RECORDED DATA >>
*****

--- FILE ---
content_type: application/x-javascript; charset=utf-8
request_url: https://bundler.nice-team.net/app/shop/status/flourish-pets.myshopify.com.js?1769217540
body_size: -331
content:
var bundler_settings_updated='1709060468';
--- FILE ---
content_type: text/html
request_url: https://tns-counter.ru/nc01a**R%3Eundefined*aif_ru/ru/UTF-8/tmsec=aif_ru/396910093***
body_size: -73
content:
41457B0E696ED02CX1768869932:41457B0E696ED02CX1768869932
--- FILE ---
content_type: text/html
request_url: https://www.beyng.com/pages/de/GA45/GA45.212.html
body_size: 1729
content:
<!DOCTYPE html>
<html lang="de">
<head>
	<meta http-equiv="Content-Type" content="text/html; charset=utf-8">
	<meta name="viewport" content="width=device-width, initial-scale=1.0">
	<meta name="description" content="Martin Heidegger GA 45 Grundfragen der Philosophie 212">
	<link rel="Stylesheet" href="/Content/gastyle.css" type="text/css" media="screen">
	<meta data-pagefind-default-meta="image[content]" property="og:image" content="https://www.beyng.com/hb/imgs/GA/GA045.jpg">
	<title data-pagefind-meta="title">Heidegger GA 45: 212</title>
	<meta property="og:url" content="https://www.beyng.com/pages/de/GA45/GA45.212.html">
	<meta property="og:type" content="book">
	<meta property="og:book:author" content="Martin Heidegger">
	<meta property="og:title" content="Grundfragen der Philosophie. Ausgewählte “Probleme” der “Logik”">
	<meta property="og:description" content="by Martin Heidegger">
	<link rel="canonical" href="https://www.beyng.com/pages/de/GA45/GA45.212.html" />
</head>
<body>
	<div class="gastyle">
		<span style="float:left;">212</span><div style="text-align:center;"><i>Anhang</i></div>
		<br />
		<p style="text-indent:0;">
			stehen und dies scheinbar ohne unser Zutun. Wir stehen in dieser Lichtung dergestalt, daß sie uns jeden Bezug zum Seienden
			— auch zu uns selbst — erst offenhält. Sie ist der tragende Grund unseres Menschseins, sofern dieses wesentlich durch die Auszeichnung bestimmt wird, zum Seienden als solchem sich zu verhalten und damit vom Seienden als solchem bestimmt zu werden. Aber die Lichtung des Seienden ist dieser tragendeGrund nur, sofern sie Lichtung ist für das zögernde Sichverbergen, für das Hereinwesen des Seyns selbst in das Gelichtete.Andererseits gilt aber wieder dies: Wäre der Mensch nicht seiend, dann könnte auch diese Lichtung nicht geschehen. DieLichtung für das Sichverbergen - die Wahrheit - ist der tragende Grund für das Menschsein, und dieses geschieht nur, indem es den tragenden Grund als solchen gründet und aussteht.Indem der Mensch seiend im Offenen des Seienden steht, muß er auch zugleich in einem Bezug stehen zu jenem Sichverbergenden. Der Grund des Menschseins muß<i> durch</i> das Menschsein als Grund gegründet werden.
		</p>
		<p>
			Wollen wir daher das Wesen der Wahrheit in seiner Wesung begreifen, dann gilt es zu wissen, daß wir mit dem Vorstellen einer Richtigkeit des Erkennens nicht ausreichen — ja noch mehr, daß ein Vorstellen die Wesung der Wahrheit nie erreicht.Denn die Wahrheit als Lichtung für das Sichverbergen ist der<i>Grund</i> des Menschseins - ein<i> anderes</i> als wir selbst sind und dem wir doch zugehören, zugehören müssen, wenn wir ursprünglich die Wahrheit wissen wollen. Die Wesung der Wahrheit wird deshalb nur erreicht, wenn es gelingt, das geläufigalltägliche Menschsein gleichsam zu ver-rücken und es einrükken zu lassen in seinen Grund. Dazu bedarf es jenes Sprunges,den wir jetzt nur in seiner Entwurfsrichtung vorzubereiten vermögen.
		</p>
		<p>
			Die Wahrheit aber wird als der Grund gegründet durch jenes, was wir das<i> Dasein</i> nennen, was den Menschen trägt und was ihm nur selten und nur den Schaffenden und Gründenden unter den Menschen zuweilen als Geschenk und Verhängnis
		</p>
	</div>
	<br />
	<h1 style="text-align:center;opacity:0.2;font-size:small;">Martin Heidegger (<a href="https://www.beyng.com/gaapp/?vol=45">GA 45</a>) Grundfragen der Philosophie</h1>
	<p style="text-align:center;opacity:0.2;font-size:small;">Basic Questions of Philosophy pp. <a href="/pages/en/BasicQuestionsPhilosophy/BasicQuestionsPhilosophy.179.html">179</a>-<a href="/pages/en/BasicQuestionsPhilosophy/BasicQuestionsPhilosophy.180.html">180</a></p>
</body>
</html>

*****

YOUR TASK >> Word for word, repeat each entry shown above.

WRITTEN REPLY >>
--- FILE ---
content_type: application/x-javascript; charset=utf-8
request_url: https://bundler.nice-team.net/app/shop/status/flourish-pets.myshopify.com.js?1769217540
body_size: -331
content:
var bundler_settings_updated='1709060468';
--- FILE ---
content_type: text/html
request_url: https://tns-counter.ru/nc01a**R%3Eundefined*aif_ru/ru/UTF-8/tmsec=aif_ru/396910093***
body_size: -73
content:
41457B0E696ED02CX1768869932:41457B0E696ED02CX1768869932
--- FILE ---
content_type: text/html
request_url: https://www.beyng.com/pages/de/GA45/GA45.212.html
body_size: 1729
content:
<!DOCTYPE html>
<html lang="de">
<head>
	<meta http-equiv="Content-Type" content="text/html; charset=utf-8">
	<meta name="viewport" content="width=device-width, initial-scale=1.0">
	<meta name="description" content="Martin Heidegger GA 45 Grundfragen der Philosophie 212">
	<link rel="Stylesheet" href="/Content/gastyle.css" type="text/css" media="screen">
	<meta data-pagefind-default-meta="image[content]" property="og:image" content="https://www.beyng.com/hb/imgs/GA/GA045.jpg">
	<title data-pagefind-meta="title">Heidegger GA 45: 212</title>
	<meta property="og:url" content="https://www.beyng.com/pages/de/GA45/GA45.212.html">
	<meta property="og:type" content="book">
	<meta property="og:book:author" content="Martin Heidegger">
	<meta property="og:title" content="Grundfragen der Philosophie. Ausgewählte “Probleme” der “Logik”">
	<meta property="og:description" content="by Martin Heidegger">
	<link rel="canonical" href="https://www.beyng.com/pages/de/GA45/GA45.212.html" />
</head>
<body>
	<div class="gastyle">
		<span style="float:left;">212</span><div style="text-align:center;"><i>Anhang</i></div>
		<br />
		<p style="text-indent:0;">
			stehen und dies scheinbar ohne unser Zutun. Wir stehen in dieser Lichtung dergestalt, daß sie uns jeden Bezug zum Seienden
			— auch zu uns selbst — erst offenhält. Sie ist der tragende Grund unseres Menschseins, sofern dieses wesentlich durch die Auszeichnung bestimmt wird, zum Seienden als solchem sich zu verhalten und damit vom Seienden als solchem bestimmt zu werden. Aber die Lichtung des Seienden ist dieser tragendeGrund nur, sofern sie Lichtung ist für das zögernde Sichverbergen, für das Hereinwesen des Seyns selbst in das Gelichtete.Andererseits gilt aber wieder dies: Wäre der Mensch nicht seiend, dann könnte auch diese Lichtung nicht geschehen. DieLichtung für das Sichverbergen - die Wahrheit - ist der tragende Grund für das Menschsein, und dieses geschieht nur, indem es den tragenden Grund als solchen gründet und aussteht.Indem der Mensch seiend im Offenen des Seienden steht, muß er auch zugleich in einem Bezug stehen zu jenem Sichverbergenden. Der Grund des Menschseins muß<i> durch</i> das Menschsein als Grund gegründet werden.
		</p>
		<p>
			Wollen wir daher das Wesen der Wahrheit in seiner Wesung begreifen, dann gilt es zu wissen, daß wir mit dem Vorstellen einer Richtigkeit des Erkennens nicht ausreichen — ja noch mehr, daß ein Vorstellen die Wesung der Wahrheit nie erreicht.Denn die Wahrheit als Lichtung für das Sichverbergen ist der<i>Grund</i> des Menschseins - ein<i> anderes</i> als wir selbst sind und dem wir doch zugehören, zugehören müssen, wenn wir ursprünglich die Wahrheit wissen wollen. Die Wesung der Wahrheit wird deshalb nur erreicht, wenn es gelingt, das geläufigalltägliche Menschsein gleichsam zu ver-rücken und es einrükken zu lassen in seinen Grund. Dazu bedarf es jenes Sprunges,den wir jetzt nur in seiner Entwurfsrichtung vorzubereiten vermögen.
		</p>
		<p>
			Die Wahrheit aber wird als der Grund gegründet durch jenes, was wir das<i> Dasein</i> nennen, was den Menschen trägt und was ihm nur selten und nur den Schaffenden und Gründenden unter den Menschen zuweilen als Geschenk und Verhängnis
		</p>
	</div>
	<br />
	<h1 style="text-align:center;opacity:0.2;font-size:small;">Martin Heidegger (<a href="https://www.beyng.com/gaapp/?vol=45">GA 45</a>) Grundfragen der Philosophie</h1>
	<p style="text-align:center;opacity:0.2;font-size:small;">Basic Questions of Philosophy pp. <a href="/pages/en/BasicQuestionsPhilosophy/BasicQuestionsPhilosophy.179.html">179</a>-<a href="/pages/en/BasicQuestionsPhilosophy/BasicQuestionsPhilosophy.180.html">180</a></p>
</body>
</html>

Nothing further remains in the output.